Task brief: Could you give the data that follows again exactly, without its pictures?

Listed entries:
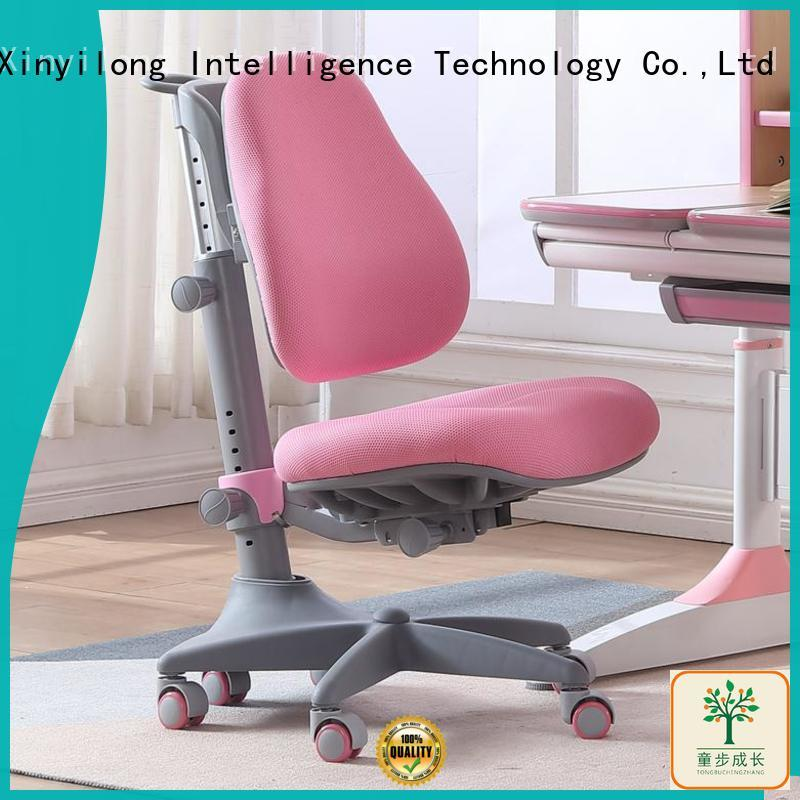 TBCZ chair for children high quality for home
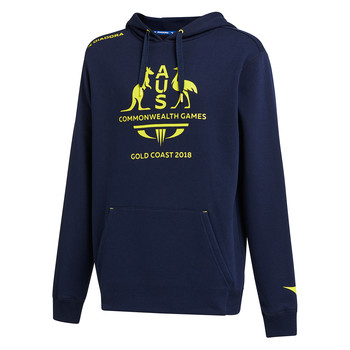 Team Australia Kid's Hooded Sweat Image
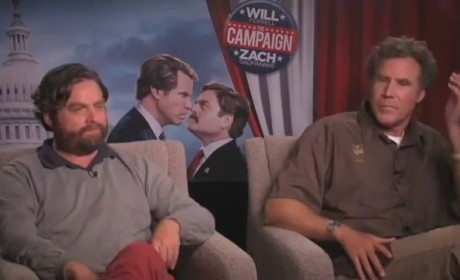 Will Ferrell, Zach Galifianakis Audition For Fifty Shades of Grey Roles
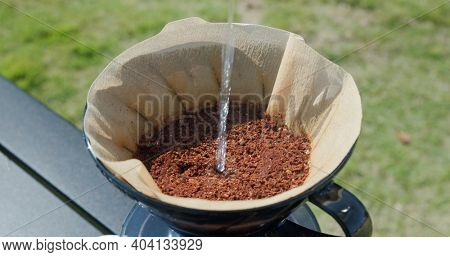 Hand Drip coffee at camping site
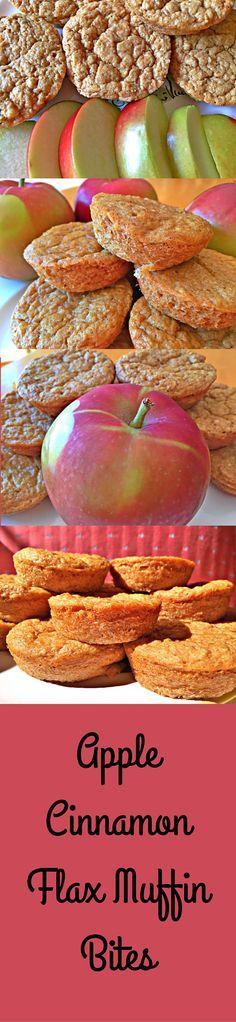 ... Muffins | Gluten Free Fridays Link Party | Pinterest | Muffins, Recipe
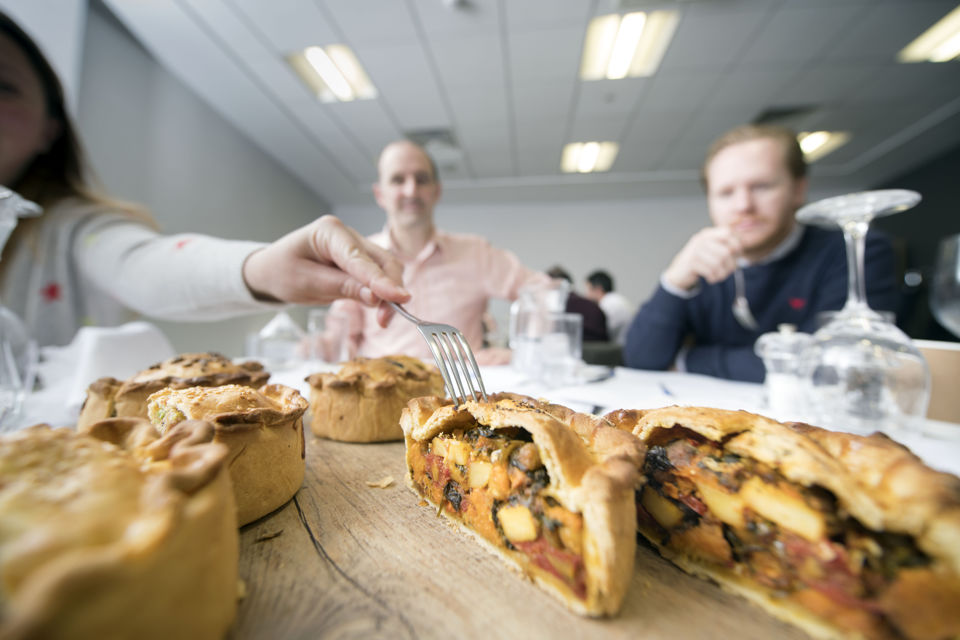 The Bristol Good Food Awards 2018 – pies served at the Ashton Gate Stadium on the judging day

Exercise result:
 TBCZ chair for children high quality for home
 Team Australia Kid's Hooded Sweat Image
 Will Ferrell, Zach Galifianakis Audition For Fifty Shades of Grey Roles
 Hand Drip coffee at camping site
 ... Muffins | Gluten Free Fridays Link Party | Pinterest | Muffins, Recipe
 The Bristol Good Food Awards 2018 – pies served at the Ashton Gate Stadium on the judging day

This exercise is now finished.